Đỗ Quang Thách

Personal information
- Full name: Đỗ Quang Thách
- Date of birth: 15 January 1928
- Place of birth: French Cochinchina
- Date of death: 17 May 2020 (aged 92)
- Place of death: San Jose, California, U.S.
- Height: 1.58 m (5 ft 2 in)
- Positions: Inside left; attacking midfielder;

Senior career*
- Years: Team / Apps / (Gls)
- Association de la Jeunesse sportive

International career
- 1956–1960: South Vietnam / 8+ / (3+)

= Đỗ Quang Thách =

South Vietnamese international footballer (1928–2020)

Đỗ Quang Thách (15 January 1928 – 17 May 2020) was a Vietnamese footballer who played as an inside left or attacking midfielder. He represented the South Vietnam national team.

==Career==
Thách was part of South Vietnam's squad at the 1956 AFC Asian Cup, where during qualification, he scored two goals in a 4–0 win against Malaya.

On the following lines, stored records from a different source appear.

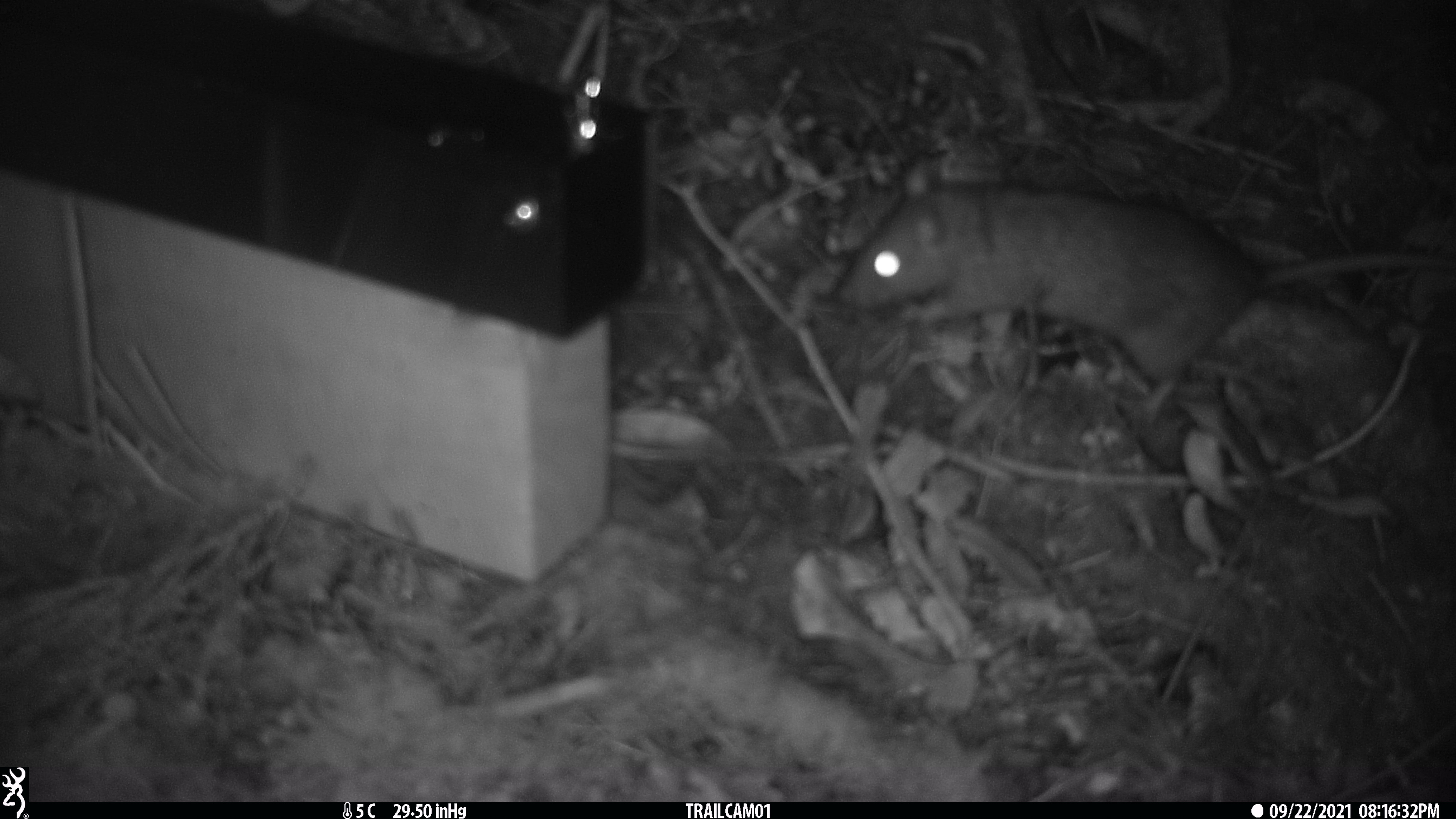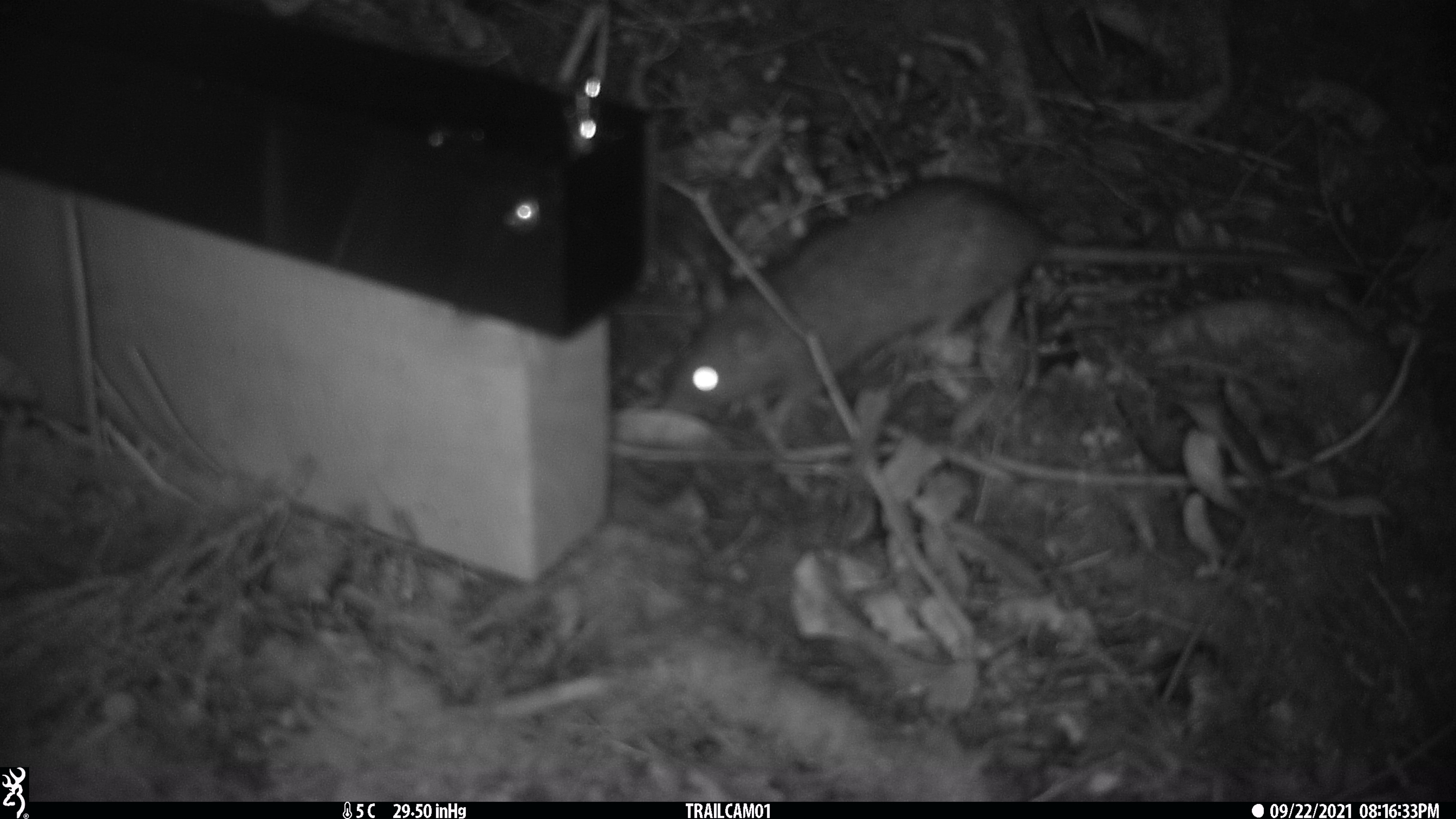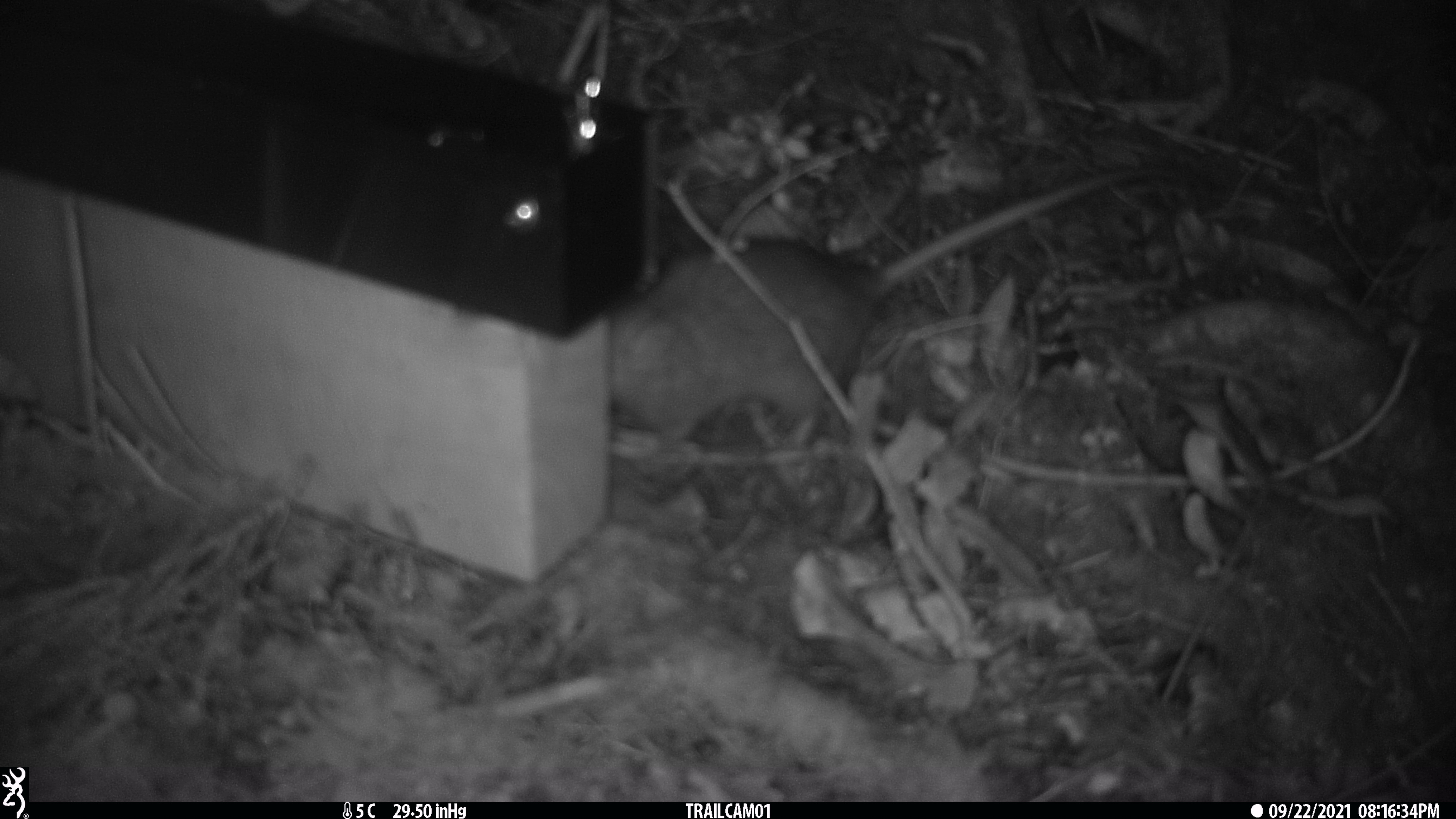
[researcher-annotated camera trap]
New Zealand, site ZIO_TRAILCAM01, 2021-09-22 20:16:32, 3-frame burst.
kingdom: Animalia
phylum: Chordata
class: Mammalia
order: Rodentia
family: Muridae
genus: Rattus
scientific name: Rattus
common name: rat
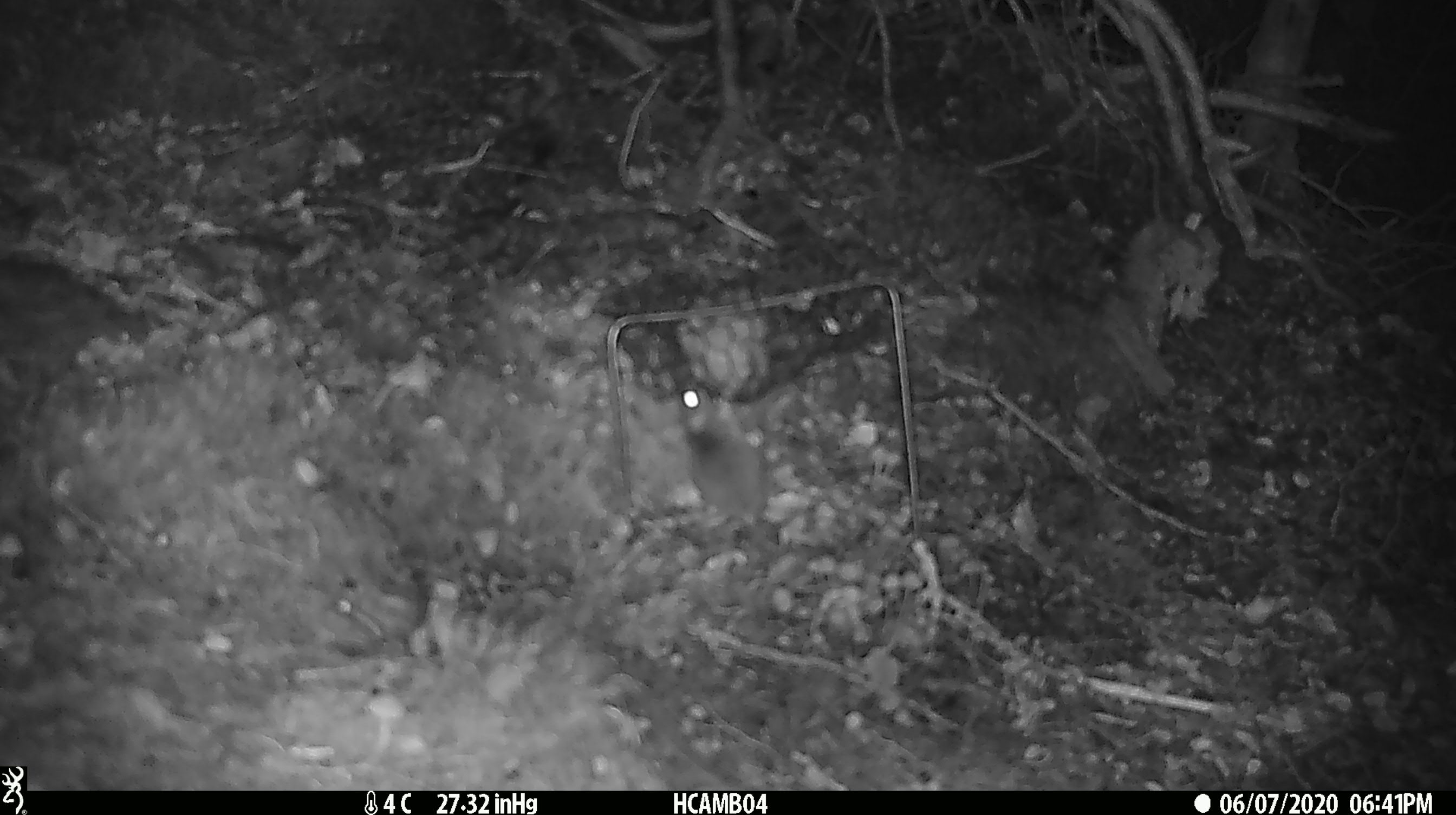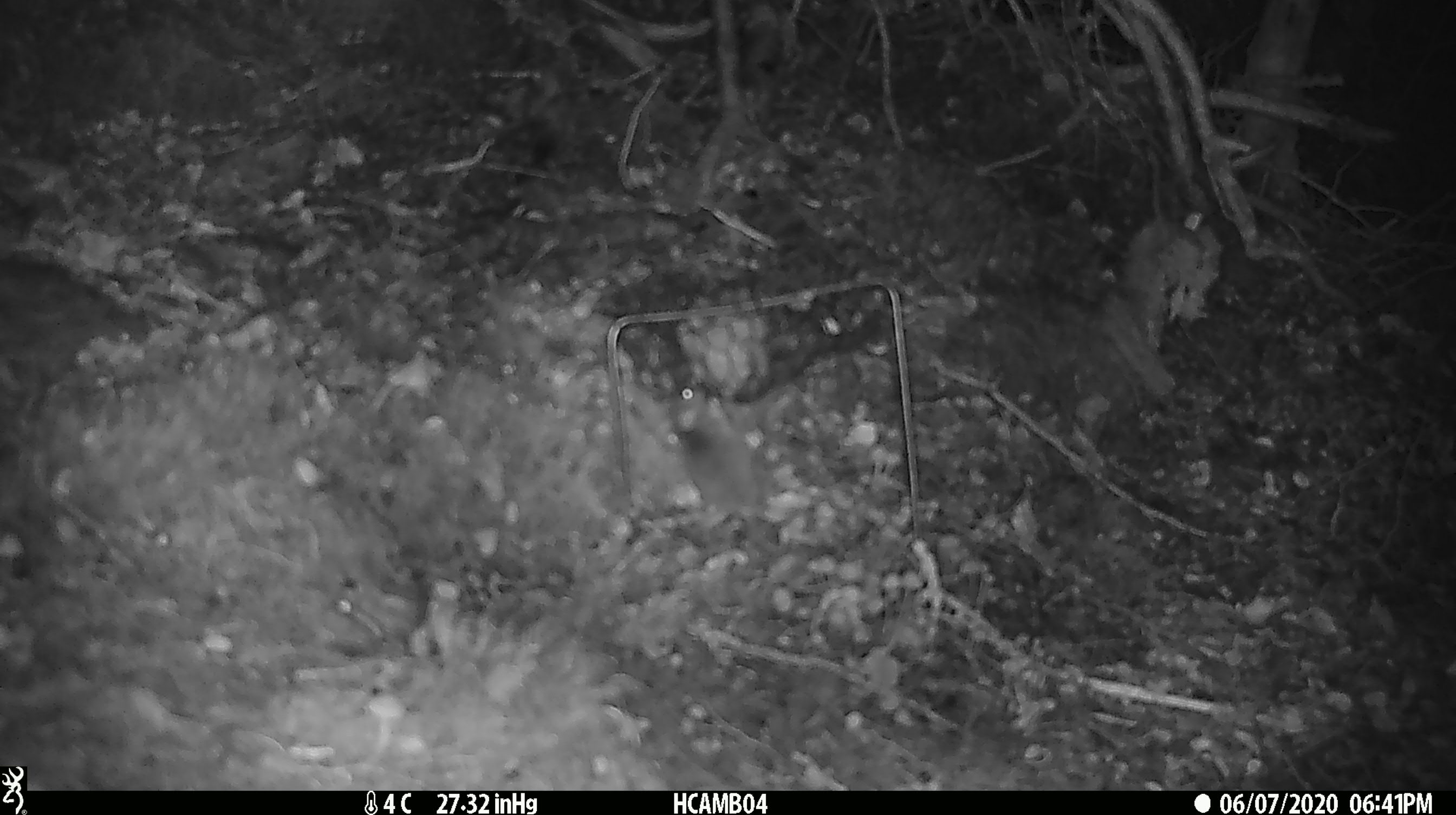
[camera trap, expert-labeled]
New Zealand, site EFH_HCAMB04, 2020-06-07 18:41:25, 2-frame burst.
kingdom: Animalia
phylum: Chordata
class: Mammalia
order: Rodentia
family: Muridae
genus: Mus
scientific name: Mus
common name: mouse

He also played for them at the 1959 SEAP Games, where he scored in the gold medal match to help South Vietnam win, and at the 1960 AFC Asian Cup.

==Later life and death==
Thách moved to the United States, and resided in San Jose, California. At the time of Trần Văn Nhung's death on 10 October 2020, he was reported to be the last surviving player from South Vietnam's 1959 SEAP Games gold medal-winning team. However, Thách had died in San Jose on 17 May 2020, at the age of 92.